On the media owner side, dark side, partner or publisher side you are there for one reason. Everyone knows you are there to talk about your brand and your proposition, the challenge for us is that we have to do a good job of that, since that is all you have to do. As an agency executive I would expect sales people to know their product inside out, ideally know what’s happening in my business and with my clients and deliver a clear and persuasive argument as to why I should spend money with you. The clarity of that purpose is quite liberating. I was in a meeting with a large global client and for me the first thing was that the relationship of our two brands was a no brainer – our audiences complimented each other perfectly. That is something as a publisher, if you have that you should be confident of it, how you then connect the two brands is just a collaboration using all the assets we have available to a brand.

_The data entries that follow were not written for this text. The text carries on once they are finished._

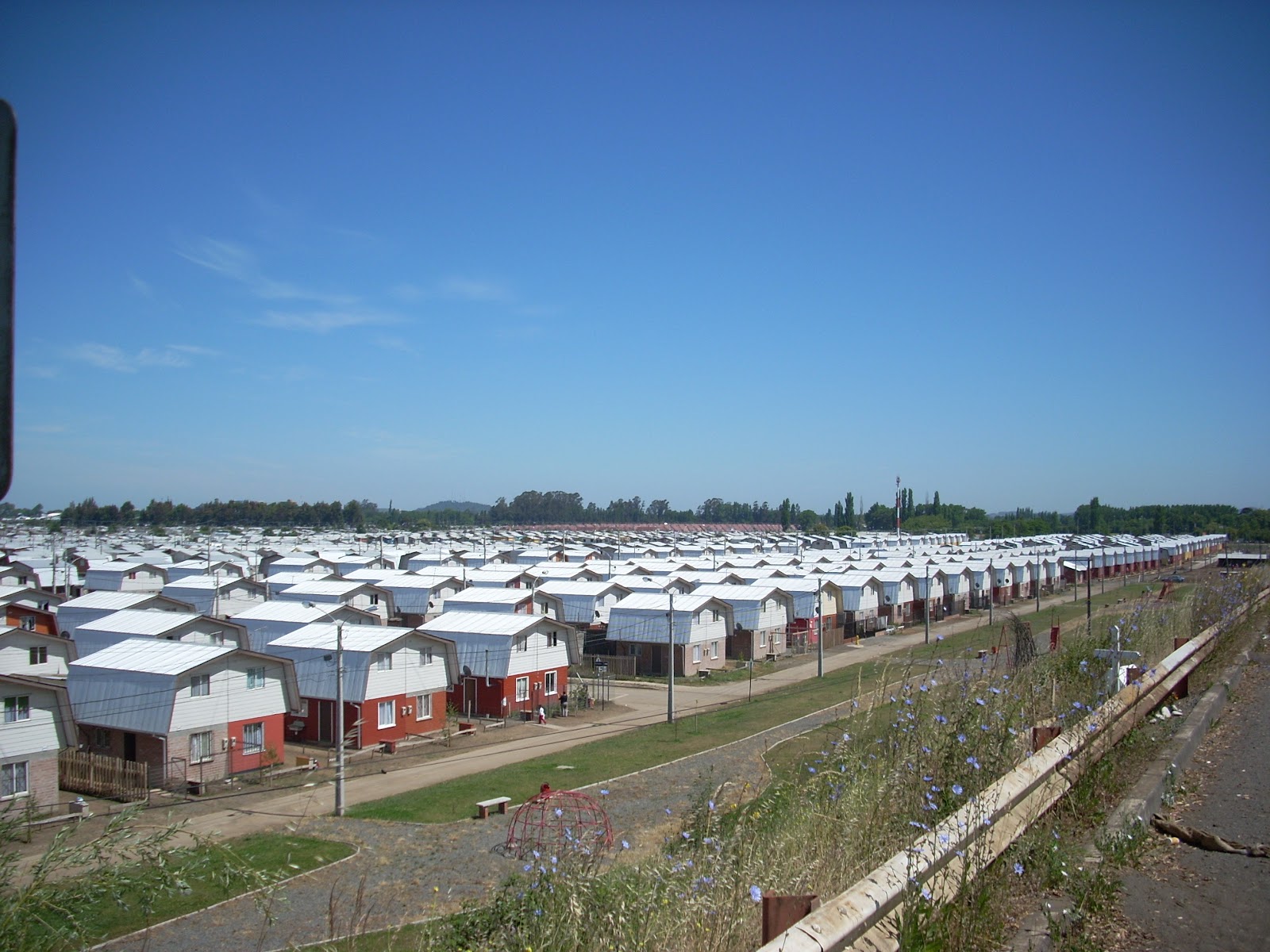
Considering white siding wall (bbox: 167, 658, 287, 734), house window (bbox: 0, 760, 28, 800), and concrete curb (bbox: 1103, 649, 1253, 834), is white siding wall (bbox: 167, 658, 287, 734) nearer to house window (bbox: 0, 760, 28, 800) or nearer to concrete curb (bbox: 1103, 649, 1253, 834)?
house window (bbox: 0, 760, 28, 800)

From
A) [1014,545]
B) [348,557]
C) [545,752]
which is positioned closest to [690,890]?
[545,752]

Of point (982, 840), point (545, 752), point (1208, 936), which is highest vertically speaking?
point (982, 840)

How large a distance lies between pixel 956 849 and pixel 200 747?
19.3 meters

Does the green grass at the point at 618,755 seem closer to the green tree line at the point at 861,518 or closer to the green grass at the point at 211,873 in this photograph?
the green grass at the point at 211,873

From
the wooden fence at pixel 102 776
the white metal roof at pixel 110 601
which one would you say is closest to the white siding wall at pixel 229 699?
the wooden fence at pixel 102 776

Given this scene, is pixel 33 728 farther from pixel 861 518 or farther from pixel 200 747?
pixel 861 518

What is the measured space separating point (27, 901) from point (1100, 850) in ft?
10.9

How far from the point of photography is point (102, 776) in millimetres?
17562

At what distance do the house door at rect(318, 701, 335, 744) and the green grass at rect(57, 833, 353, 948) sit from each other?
25.1 ft

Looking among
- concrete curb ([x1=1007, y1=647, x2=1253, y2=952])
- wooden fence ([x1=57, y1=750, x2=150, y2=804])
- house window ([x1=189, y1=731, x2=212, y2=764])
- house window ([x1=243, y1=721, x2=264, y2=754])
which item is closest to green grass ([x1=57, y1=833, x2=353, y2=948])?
concrete curb ([x1=1007, y1=647, x2=1253, y2=952])

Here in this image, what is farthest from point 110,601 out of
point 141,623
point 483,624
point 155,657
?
point 483,624

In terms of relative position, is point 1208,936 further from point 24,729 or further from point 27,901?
point 24,729

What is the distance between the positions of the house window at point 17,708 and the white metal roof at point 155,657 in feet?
8.39

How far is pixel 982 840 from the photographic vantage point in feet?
8.91
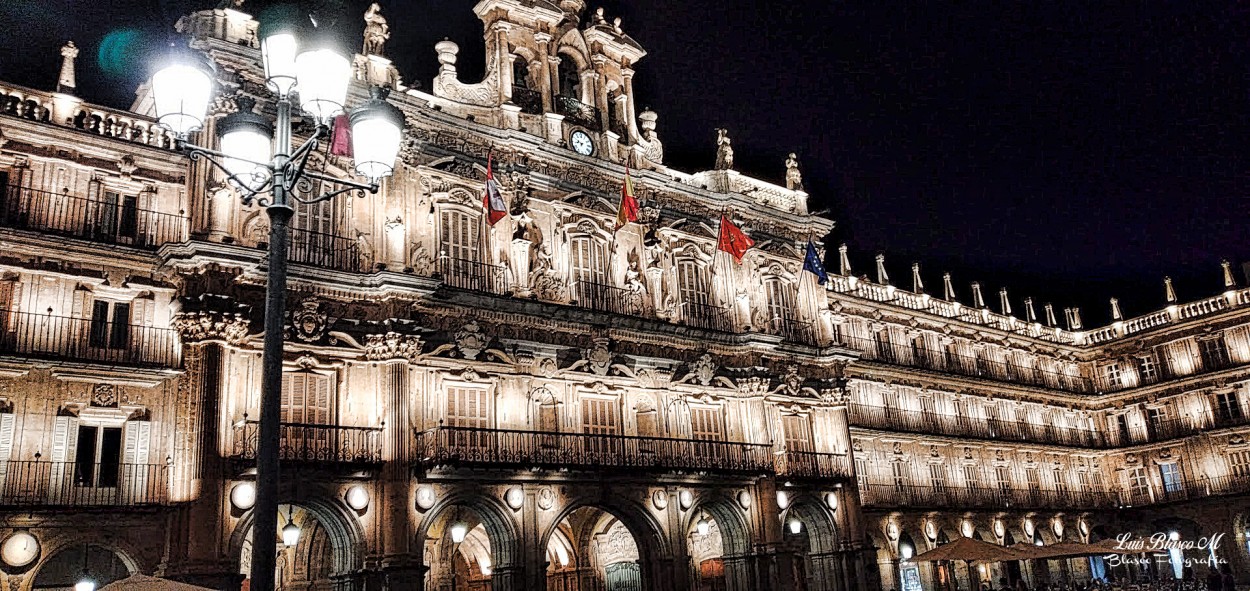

2. Pace of work generates energy

I expected the pace to be different for sure, agency life runs on a different, longer term timetable, different objectives and I expected to find that on the sales side, but there is a stark difference. Of course things are shorter term, but pleasingly mixed with longer term strategies running in parallel. On top of the pace of things though comes the energy which is generated – the communication is fast and frequent, the team support each other and there is a great energy, again connected with clarity of purpose. I think that is something that 20K minutes in, I am enjoying the most. The team has great energy and I love seeing them getting behind each other, both in country and across countries.

The time in CES which I was lucky enough to enjoy with some of my European band members and some of the US as well was a joy in terms of spending time with people who are all excited and pulling for each other. The Spotify space in Vegas was real quality and I felt proud to be part of the company and especially when combined with the great people I met who all welcomed me in. I am going to spend the next week with them in NY as well, which I am thoroughly looking forward to.

3. Numbers

Yes. Numbers are everywhere, this is a company built on understanding our business regardless of your level, sounds obvious? Well I think sales people who move to agencies may be surprised how relatively cosseted the equivalent levels in agency are from the business metrics behind what they do. At a certain level of course there is more exposure but there is so much to make sure you are on top of in a shorter term revenue business to make sure that targets are met than you would find in agency. At a large Google conference that I go to every year they split it into buy and sell side. This year it fell right on the change in my role and so I asked if I could swap and join the sales side tracks even though I was invited as buyside. It was interesting to me that on the buyside everything focused on what could we target, how could we use the data more, how can we join up channels etc. On the buyside it was far more commercial. How do we drive revenue for our valuable and scarce quality audience?

So you want to join the dark side? Well I am afraid I think it will depend on who and when you join. I wrote down the kind of company I wanted to join, and Spotify came top and I was lucky enough to get in the door. I feel comfortable in this environment because I can be passionate about a brand that is in the hand of the most sort after audiences for 2+hrs a day. I feel passionate about a brand that people love and that makes my job so much easier. The clarity of purpose suits me, the brand suits me, and the team is great so it works, albeit 20K minutes in! Agencies provide a powerful view of the landscape, you get to see everything, that variety is intoxicating so if you move to media owner side I would suggest go somewhere you care about and has a great offering, that more than makes up for the slightly more focused narrative. That said, I have enjoyed meeting some of the agency contacts I have been mates with for 20 years, that gives a whole new perspective on  things. I look forward to working with all those agency friends, I just happen to be sitting on the other side of the desk.